I was surprised to see on my return the damage done by the incredibly cold weather we had in January and February. Flying towards Lyon the landscape looked like the end of a hot dry August. The grass is brown and the shrubs have been scorched. We have lost all the daffodils in the garden but the tulips seem to be coming up. We’ve had a lovely week of sunny weather so hopefully Spring will poke her head above the parapet and the trees will green up soon.

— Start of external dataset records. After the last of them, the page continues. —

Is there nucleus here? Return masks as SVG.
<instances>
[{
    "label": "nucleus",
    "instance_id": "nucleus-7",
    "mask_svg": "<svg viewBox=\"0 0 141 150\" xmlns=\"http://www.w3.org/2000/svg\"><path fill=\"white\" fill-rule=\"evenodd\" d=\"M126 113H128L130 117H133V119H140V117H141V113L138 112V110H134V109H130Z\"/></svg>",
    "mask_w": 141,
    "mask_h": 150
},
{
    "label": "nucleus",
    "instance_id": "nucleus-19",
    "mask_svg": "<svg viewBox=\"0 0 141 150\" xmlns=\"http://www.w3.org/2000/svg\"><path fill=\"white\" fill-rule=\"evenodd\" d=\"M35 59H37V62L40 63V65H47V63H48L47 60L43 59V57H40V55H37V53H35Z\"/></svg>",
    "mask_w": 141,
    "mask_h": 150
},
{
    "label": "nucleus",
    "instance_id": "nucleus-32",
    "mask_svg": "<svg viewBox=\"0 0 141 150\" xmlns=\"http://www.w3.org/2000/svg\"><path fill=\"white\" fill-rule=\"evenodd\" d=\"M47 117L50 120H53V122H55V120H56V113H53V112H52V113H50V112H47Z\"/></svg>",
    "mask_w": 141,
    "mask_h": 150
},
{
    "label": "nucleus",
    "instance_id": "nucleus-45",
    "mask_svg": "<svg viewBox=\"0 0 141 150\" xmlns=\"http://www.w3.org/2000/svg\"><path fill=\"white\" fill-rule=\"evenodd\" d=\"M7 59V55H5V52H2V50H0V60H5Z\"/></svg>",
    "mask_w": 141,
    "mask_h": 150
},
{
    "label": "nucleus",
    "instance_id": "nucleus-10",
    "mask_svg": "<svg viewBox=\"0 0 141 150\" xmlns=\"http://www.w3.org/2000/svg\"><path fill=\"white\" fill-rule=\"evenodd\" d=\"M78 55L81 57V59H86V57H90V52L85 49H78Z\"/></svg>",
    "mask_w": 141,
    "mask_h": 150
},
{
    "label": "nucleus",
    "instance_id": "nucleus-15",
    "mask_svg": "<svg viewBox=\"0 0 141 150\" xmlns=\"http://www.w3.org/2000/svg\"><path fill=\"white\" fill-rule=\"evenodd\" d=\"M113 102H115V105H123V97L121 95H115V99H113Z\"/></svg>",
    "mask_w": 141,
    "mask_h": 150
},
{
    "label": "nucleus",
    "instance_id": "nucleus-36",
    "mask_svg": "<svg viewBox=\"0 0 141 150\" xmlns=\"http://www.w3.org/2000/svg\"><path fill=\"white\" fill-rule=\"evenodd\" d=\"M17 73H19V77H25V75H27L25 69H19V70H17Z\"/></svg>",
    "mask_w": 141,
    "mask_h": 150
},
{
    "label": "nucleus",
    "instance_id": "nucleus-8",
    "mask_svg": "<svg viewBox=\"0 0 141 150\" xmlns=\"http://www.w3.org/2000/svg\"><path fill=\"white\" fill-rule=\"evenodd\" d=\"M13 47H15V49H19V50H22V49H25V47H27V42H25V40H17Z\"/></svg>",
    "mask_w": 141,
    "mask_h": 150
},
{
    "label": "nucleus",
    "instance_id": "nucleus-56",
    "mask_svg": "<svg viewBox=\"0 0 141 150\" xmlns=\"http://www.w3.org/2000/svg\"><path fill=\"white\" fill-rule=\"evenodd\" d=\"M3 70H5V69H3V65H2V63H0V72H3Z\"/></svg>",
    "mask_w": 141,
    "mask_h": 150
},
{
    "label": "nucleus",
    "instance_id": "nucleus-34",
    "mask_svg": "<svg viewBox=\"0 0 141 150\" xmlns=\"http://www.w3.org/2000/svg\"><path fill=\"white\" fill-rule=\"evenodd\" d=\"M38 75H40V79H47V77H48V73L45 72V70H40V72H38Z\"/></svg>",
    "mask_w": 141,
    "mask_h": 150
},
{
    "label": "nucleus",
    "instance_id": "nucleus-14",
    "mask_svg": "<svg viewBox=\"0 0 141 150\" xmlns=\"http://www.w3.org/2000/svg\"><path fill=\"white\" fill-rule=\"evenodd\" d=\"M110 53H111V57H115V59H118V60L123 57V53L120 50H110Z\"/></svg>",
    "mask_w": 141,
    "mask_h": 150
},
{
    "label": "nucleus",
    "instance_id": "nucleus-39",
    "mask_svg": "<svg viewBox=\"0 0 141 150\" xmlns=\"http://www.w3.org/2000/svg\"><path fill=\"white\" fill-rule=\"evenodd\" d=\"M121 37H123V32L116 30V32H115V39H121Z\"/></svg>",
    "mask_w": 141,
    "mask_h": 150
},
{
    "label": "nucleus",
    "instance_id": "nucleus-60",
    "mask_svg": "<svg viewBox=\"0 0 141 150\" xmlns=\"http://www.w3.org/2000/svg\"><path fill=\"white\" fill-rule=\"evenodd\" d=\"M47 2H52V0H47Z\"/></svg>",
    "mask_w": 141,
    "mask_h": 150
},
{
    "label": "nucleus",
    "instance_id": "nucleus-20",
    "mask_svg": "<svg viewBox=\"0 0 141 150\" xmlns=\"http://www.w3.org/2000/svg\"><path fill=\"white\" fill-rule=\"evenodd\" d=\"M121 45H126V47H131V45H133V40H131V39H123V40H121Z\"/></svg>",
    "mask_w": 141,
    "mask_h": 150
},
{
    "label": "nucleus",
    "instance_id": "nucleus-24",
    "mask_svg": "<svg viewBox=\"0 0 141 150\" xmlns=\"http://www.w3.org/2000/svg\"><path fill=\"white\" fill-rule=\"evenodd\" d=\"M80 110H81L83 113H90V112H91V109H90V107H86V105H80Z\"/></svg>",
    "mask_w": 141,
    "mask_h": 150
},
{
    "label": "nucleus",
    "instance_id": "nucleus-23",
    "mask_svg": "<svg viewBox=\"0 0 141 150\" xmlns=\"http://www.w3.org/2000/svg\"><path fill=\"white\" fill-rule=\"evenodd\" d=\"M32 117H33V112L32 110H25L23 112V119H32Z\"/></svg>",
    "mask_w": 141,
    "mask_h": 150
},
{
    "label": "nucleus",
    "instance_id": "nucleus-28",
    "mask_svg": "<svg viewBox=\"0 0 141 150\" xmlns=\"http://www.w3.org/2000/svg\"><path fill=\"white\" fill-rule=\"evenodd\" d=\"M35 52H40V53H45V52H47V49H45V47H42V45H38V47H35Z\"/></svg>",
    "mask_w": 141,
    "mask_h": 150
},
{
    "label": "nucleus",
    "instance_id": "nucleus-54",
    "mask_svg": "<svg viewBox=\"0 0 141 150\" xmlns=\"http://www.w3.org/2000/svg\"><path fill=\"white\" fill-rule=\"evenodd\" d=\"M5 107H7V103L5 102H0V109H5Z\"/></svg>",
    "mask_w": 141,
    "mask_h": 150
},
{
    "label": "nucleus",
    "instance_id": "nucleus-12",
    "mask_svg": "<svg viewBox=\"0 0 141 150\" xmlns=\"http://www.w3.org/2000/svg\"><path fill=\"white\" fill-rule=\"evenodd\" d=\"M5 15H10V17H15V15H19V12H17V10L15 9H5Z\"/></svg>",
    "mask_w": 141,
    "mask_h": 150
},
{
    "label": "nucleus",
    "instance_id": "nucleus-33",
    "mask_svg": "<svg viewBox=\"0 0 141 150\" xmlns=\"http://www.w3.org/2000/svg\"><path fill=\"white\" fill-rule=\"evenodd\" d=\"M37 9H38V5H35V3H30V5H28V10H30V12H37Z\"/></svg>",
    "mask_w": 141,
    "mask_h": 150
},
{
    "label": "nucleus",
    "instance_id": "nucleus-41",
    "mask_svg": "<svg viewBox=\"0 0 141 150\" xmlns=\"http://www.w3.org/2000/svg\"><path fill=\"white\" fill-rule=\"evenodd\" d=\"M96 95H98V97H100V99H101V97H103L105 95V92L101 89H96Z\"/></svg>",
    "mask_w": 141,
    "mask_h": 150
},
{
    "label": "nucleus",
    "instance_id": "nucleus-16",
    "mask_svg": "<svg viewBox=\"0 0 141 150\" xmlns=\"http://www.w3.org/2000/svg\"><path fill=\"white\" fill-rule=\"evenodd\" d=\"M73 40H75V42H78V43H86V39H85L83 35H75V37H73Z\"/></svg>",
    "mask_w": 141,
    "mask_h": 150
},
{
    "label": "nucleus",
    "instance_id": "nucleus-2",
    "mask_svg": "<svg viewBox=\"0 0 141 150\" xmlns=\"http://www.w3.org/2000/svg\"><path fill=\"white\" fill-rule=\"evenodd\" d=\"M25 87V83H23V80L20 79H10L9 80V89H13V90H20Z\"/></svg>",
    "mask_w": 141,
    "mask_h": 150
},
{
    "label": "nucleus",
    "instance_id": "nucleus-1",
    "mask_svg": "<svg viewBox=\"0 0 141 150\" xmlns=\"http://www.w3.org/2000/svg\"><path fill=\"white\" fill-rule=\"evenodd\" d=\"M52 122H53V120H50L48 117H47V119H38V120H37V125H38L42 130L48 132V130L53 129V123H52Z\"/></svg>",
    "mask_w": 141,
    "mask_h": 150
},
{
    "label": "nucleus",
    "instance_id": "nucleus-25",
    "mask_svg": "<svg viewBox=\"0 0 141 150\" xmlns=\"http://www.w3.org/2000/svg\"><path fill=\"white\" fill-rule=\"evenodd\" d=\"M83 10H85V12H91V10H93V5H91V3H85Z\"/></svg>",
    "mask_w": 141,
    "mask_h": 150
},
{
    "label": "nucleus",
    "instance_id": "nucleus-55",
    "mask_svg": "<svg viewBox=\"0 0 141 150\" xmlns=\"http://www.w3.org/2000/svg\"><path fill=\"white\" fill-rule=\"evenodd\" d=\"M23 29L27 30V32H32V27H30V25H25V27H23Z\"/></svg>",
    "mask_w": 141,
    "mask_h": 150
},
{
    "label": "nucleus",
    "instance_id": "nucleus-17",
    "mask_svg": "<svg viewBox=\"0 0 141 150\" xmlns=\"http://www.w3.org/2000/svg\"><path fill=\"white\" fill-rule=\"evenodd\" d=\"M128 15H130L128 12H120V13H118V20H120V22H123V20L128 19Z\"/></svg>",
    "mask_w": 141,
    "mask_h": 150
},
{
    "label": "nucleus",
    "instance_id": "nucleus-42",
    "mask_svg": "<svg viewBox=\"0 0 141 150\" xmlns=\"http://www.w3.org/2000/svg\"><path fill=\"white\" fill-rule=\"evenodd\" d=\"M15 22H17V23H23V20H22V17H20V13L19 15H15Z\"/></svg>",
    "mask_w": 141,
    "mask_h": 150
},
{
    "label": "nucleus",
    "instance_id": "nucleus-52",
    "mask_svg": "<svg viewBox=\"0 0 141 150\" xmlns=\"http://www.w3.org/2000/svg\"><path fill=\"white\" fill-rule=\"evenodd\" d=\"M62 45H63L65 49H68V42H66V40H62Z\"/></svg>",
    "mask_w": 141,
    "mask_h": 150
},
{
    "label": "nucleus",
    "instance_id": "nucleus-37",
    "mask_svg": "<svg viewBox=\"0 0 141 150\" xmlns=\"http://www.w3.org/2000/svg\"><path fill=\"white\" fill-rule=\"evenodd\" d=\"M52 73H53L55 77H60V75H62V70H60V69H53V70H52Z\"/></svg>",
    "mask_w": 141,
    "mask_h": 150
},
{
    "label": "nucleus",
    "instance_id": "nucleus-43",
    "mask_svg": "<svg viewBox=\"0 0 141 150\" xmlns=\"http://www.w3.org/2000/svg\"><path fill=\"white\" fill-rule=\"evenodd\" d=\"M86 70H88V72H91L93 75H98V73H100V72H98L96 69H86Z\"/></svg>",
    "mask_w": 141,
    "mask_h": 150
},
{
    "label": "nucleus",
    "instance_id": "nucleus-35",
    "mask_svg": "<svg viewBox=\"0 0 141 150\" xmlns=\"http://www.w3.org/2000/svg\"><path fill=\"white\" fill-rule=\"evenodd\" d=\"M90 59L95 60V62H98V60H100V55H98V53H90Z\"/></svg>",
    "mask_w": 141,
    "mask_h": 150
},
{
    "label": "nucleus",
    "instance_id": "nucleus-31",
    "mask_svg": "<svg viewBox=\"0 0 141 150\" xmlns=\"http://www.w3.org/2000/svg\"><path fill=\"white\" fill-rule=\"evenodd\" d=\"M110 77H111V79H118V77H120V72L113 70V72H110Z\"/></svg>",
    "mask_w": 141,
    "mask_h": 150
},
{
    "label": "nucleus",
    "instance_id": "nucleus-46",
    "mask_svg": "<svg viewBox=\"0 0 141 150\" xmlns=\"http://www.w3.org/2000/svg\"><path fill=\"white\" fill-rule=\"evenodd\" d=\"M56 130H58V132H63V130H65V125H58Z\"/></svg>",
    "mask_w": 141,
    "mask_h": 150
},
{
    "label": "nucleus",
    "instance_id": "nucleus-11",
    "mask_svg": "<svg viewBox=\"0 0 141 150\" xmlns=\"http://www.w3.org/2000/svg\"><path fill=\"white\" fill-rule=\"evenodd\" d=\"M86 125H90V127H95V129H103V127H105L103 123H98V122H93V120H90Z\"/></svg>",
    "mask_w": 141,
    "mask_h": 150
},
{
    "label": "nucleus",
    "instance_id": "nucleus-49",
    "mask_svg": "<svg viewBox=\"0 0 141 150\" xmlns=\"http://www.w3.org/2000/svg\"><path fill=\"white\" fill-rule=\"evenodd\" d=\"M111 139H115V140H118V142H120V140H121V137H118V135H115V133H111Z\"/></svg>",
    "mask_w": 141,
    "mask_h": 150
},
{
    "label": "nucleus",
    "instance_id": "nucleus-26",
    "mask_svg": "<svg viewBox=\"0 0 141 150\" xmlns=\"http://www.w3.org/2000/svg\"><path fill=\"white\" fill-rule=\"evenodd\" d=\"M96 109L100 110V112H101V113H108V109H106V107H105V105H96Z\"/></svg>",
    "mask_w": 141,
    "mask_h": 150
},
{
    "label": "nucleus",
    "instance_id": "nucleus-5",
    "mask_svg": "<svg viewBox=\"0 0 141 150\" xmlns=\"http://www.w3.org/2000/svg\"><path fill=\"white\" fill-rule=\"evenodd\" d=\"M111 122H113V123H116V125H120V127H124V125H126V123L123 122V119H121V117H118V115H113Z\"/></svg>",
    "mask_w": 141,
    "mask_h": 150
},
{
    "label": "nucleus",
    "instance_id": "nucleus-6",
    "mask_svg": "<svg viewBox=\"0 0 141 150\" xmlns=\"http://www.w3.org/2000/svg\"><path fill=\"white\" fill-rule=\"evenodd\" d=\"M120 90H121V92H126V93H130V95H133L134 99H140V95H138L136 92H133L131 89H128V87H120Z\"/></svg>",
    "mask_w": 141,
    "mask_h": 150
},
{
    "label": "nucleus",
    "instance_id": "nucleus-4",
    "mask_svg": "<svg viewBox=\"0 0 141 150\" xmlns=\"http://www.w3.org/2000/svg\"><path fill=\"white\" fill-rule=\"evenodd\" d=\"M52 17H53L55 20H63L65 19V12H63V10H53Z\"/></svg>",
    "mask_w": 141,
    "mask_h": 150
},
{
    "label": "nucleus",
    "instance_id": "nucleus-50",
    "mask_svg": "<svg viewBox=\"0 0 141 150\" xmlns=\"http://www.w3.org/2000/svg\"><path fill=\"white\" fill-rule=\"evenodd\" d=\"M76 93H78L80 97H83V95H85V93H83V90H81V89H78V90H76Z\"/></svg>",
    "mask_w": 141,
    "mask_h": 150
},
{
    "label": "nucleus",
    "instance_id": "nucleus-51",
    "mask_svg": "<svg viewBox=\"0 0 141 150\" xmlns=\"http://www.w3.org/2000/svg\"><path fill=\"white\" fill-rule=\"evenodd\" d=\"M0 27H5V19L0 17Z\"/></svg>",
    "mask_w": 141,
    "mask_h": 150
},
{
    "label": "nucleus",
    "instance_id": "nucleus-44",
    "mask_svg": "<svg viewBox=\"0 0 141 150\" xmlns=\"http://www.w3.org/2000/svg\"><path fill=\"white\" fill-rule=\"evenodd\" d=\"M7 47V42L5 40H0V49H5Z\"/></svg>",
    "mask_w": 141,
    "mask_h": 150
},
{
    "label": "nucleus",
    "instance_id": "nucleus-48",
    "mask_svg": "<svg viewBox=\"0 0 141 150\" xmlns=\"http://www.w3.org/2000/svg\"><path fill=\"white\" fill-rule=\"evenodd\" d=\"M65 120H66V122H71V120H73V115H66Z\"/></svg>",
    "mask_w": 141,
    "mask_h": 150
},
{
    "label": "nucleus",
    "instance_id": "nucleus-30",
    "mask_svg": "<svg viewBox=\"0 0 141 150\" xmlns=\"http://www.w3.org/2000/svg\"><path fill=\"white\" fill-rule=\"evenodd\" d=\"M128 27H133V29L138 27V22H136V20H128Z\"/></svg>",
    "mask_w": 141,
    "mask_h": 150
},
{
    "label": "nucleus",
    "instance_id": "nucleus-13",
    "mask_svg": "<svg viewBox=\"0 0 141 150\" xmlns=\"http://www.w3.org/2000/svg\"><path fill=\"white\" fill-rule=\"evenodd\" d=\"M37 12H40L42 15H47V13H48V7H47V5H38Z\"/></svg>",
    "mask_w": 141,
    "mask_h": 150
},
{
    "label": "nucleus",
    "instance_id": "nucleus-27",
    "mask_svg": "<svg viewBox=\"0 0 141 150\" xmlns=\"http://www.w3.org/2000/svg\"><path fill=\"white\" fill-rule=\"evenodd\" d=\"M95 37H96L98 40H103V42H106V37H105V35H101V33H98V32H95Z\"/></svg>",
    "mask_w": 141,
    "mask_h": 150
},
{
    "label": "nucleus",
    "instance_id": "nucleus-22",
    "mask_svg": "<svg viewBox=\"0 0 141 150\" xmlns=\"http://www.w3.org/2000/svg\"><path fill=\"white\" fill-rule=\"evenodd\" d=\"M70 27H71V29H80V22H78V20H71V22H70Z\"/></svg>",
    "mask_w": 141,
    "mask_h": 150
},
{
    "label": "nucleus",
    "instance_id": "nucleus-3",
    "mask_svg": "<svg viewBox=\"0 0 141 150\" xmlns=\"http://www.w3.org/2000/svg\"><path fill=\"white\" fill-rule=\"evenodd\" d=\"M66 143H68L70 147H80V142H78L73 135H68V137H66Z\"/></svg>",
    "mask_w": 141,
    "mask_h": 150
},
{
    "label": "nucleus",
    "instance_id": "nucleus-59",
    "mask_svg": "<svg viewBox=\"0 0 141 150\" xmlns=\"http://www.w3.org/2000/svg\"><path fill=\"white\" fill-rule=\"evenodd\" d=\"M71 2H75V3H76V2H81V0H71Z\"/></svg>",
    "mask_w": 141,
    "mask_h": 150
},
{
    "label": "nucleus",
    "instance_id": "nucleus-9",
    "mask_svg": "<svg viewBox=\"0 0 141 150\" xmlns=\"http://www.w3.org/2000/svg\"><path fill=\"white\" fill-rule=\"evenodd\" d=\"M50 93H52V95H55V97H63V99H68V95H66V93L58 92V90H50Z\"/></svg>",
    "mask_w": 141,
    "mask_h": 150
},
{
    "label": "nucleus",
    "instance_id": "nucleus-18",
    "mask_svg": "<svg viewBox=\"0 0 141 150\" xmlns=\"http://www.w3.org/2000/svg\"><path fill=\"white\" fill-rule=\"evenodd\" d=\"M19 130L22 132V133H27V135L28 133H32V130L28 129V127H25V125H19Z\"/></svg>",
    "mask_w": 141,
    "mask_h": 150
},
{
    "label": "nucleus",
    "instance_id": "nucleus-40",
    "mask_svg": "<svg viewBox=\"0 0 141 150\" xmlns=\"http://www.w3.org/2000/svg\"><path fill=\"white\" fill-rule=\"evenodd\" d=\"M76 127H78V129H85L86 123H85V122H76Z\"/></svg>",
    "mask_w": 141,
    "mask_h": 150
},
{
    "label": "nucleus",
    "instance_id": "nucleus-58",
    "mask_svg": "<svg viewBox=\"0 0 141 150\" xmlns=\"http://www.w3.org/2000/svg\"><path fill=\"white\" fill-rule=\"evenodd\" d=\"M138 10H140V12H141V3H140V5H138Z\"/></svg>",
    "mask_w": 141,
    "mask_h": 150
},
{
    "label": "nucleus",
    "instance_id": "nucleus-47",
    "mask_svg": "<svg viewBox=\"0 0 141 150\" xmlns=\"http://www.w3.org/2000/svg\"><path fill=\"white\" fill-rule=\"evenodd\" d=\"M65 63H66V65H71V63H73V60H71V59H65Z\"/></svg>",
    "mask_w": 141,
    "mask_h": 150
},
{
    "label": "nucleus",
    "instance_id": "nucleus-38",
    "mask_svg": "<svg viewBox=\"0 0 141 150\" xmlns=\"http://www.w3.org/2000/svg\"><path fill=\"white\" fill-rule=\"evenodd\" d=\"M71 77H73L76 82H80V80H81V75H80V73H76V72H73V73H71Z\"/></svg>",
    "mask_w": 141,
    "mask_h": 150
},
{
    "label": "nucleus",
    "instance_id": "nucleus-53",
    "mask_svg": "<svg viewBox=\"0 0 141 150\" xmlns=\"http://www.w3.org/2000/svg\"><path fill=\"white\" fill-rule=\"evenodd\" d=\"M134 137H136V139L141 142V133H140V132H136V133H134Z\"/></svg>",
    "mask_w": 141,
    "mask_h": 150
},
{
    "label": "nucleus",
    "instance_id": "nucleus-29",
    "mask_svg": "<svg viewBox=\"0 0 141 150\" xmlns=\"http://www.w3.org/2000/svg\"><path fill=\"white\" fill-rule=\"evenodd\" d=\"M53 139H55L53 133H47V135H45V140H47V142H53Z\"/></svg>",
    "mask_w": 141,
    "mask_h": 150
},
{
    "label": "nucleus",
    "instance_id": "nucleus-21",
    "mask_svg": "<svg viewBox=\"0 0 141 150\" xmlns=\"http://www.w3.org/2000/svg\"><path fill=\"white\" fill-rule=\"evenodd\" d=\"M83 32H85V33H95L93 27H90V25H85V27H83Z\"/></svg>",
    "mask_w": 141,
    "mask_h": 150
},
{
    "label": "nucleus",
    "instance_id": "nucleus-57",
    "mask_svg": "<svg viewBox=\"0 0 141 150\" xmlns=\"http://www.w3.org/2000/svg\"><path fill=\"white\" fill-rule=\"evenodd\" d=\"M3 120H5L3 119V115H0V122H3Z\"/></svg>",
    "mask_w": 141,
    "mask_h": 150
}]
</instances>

So I’m glad to be home enjoying the warm sunshine and quiet of the village. Most of our neighbours have been away, just as well as I lost my voice for a week. Meanwhile I am lurking in the house this morning while Chris has gone riding without me. Chris, bless him, has worked like a Trojan both when I was away and in the week I have been back so I haven’t had to lift a finger. We go and feed our neighbour’s horses but all I do is stand in the sunshine and watch Chris heave forkfuls of hay about. He has also been busy at the gite doing all those jobs we don’t have time for in the summer.
Meanwhile I am like some delicate Victorian poet, taking to my bed on an afternoon. Instead of the spaniel Flush I have White Cat to keep me company. One thing is sure, if the weather continues like this I will not need to go to Florence to recuperate!